▶ **YOUR ASSIGNMENT**:
Beginning at the line containing "genus: Crax", repeat each line below exactly up to and including the line containing "common name: domestic cow". Do not repeat the pictures.

[[ DATASET EXCERPTS, beginning ]]

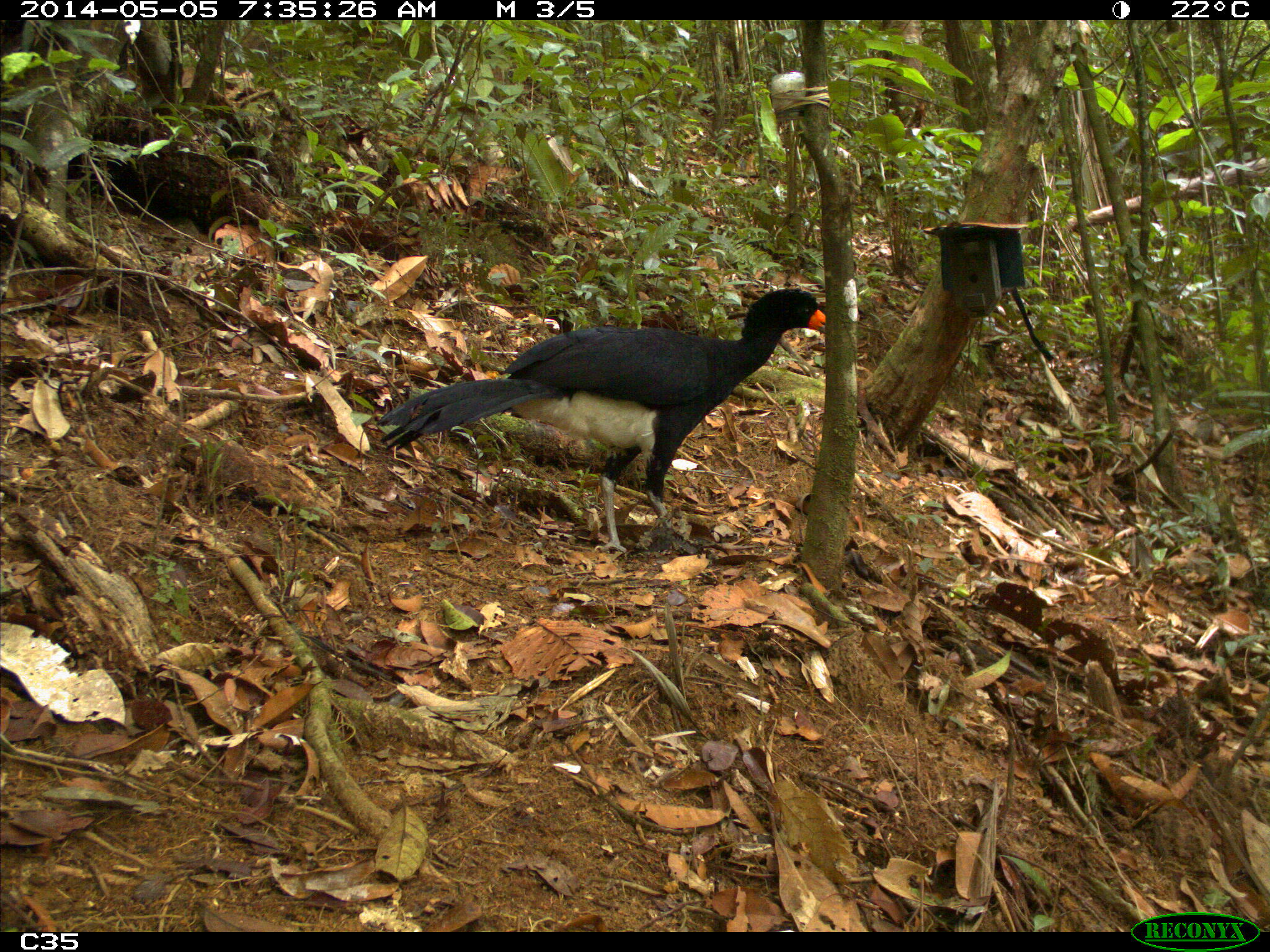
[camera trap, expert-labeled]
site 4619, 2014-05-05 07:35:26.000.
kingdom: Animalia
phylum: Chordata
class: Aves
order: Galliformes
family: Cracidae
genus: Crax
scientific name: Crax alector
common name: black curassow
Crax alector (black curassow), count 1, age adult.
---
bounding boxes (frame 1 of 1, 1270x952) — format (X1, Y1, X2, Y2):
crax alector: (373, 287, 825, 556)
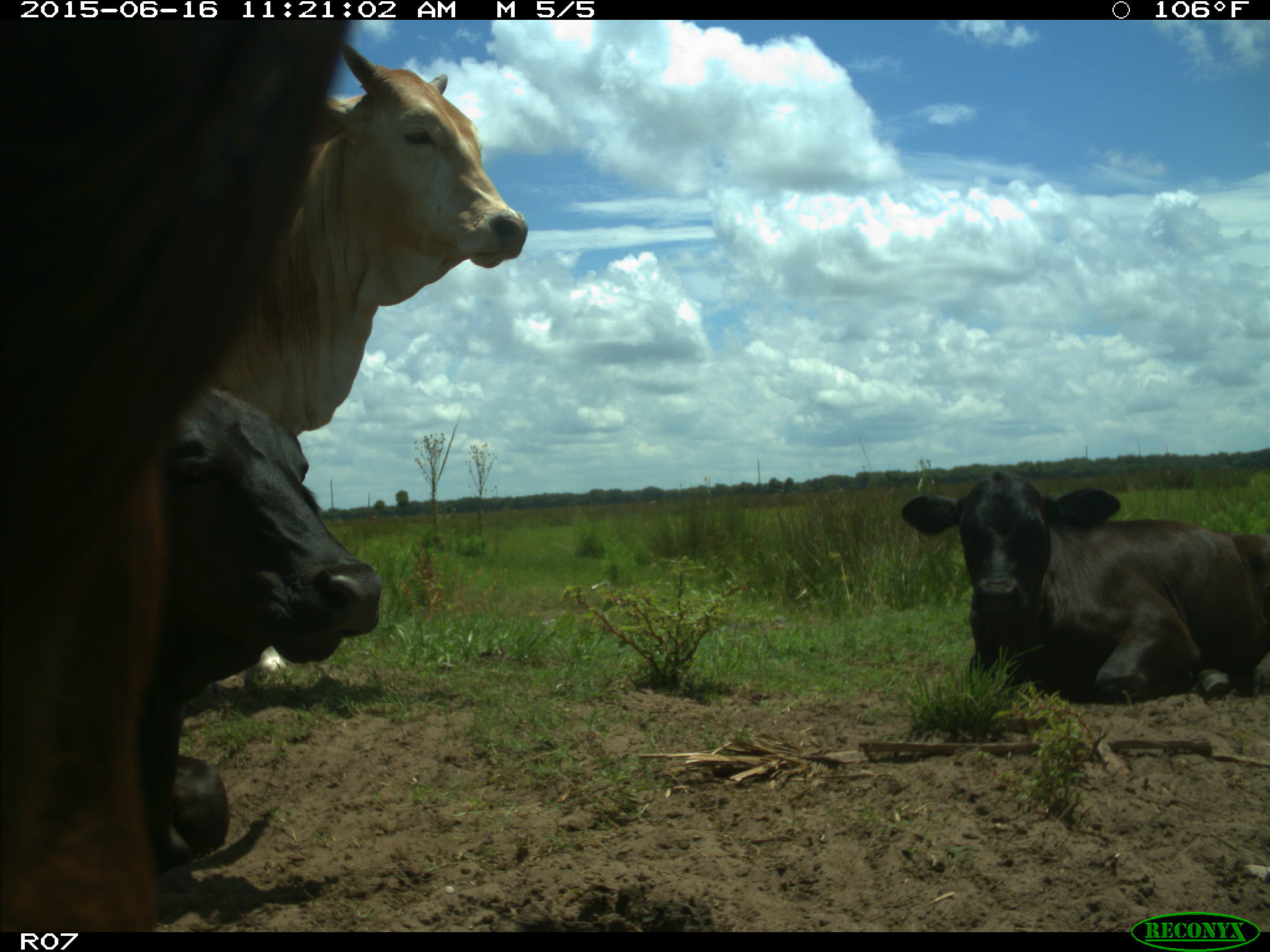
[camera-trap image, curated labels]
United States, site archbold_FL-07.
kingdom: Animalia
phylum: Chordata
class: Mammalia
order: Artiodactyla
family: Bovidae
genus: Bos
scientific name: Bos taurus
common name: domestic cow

[[ DATASET EXCERPTS, end ]]
[[ DATASET EXCERPTS, beginning ]]

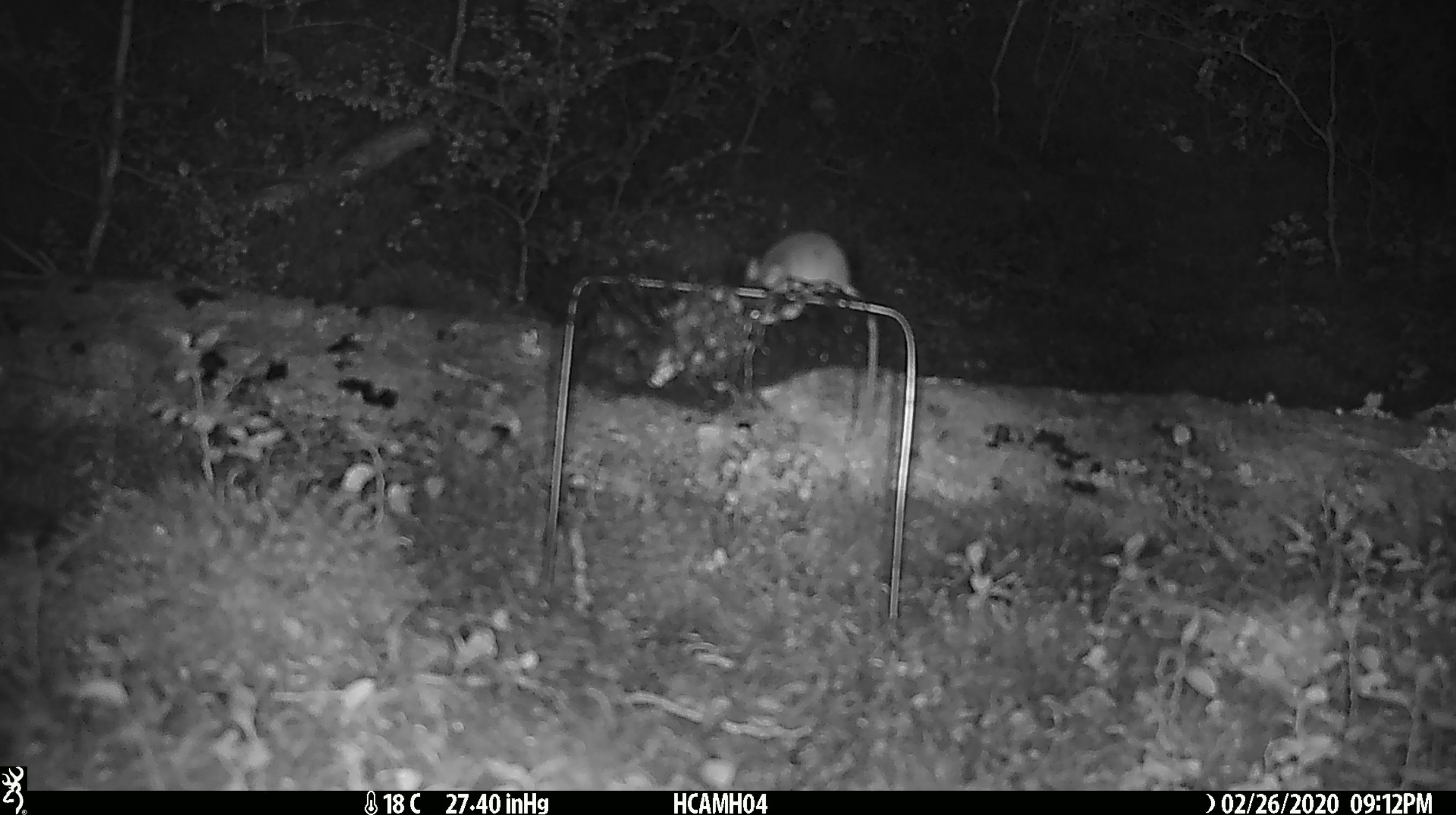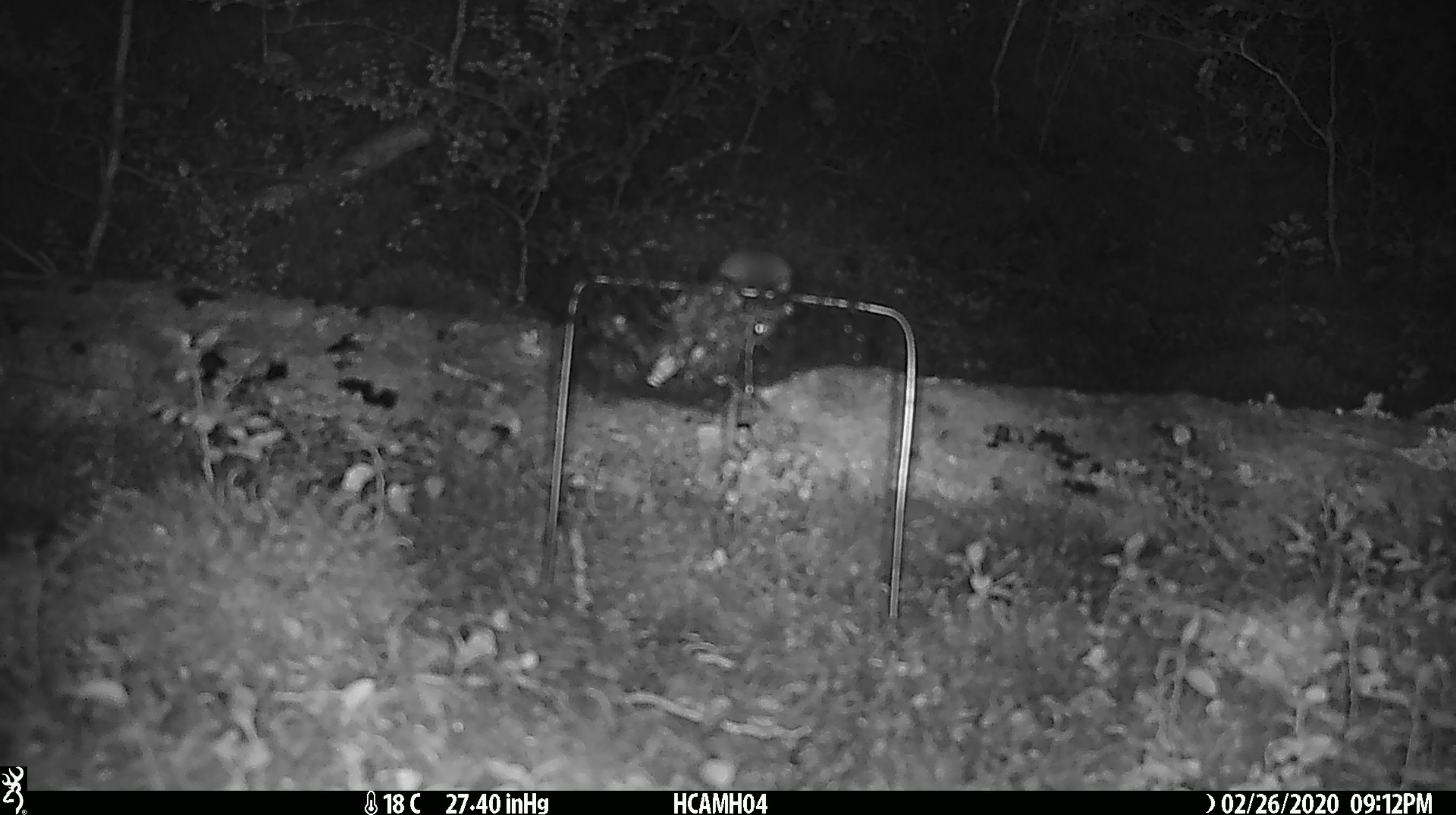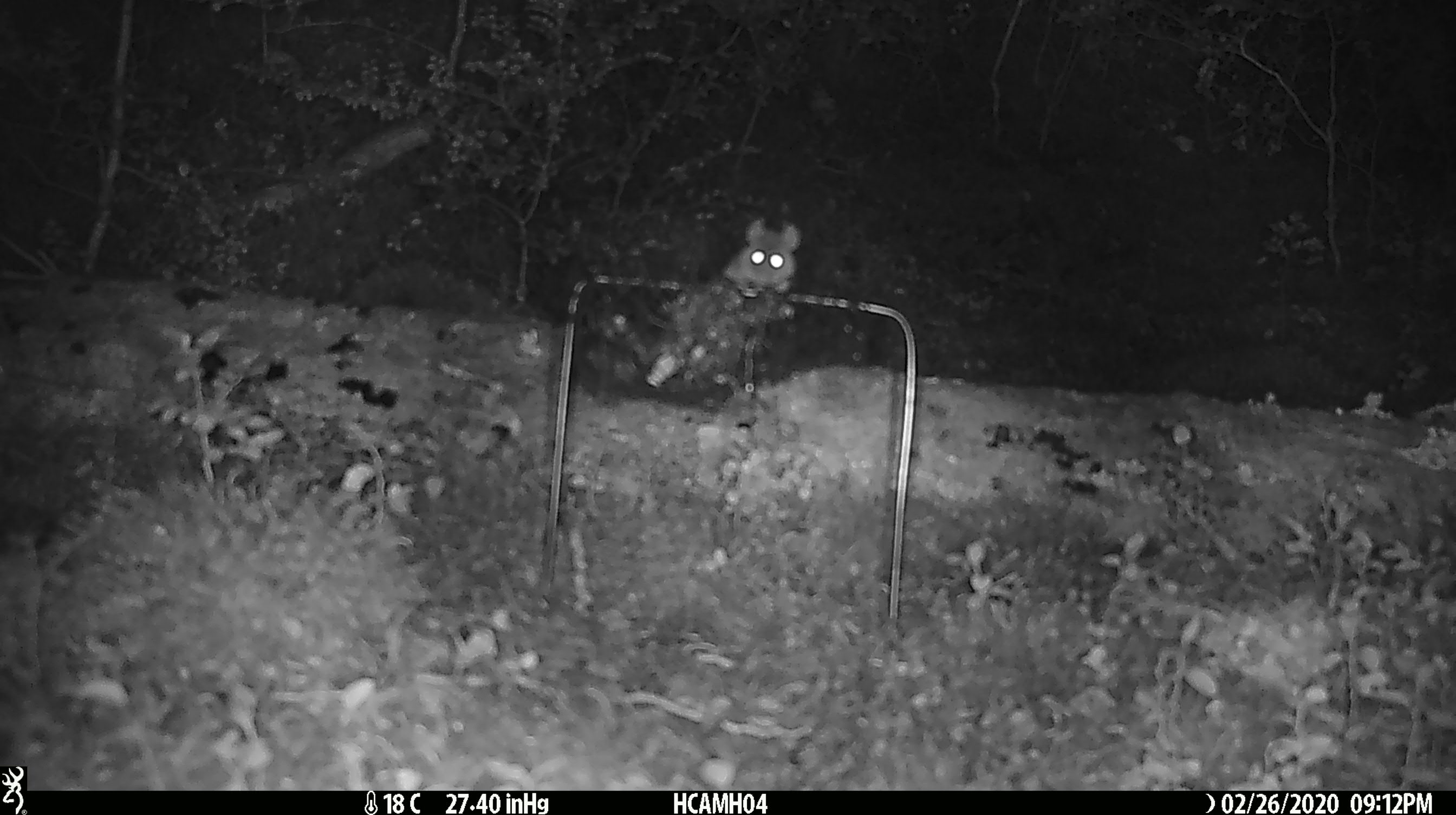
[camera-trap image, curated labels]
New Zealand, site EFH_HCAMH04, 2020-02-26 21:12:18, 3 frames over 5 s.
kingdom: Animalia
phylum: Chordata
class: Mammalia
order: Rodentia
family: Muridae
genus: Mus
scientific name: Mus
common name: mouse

[[ DATASET EXCERPTS, end ]]

▶ **EXERCISE RESPONSE**:
genus: Crax
scientific name: Crax alector
common name: black curassow
Crax alector (black curassow), count 1, age adult.
---
bounding boxes (frame 1 of 1, 1270x952) — format (X1, Y1, X2, Y2):
crax alector: (373, 287, 825, 556)
[camera-trap image, curated labels]
United States, site archbold_FL-07.
kingdom: Animalia
phylum: Chordata
class: Mammalia
order: Artiodactyla
family: Bovidae
genus: Bos
scientific name: Bos taurus
common name: domestic cow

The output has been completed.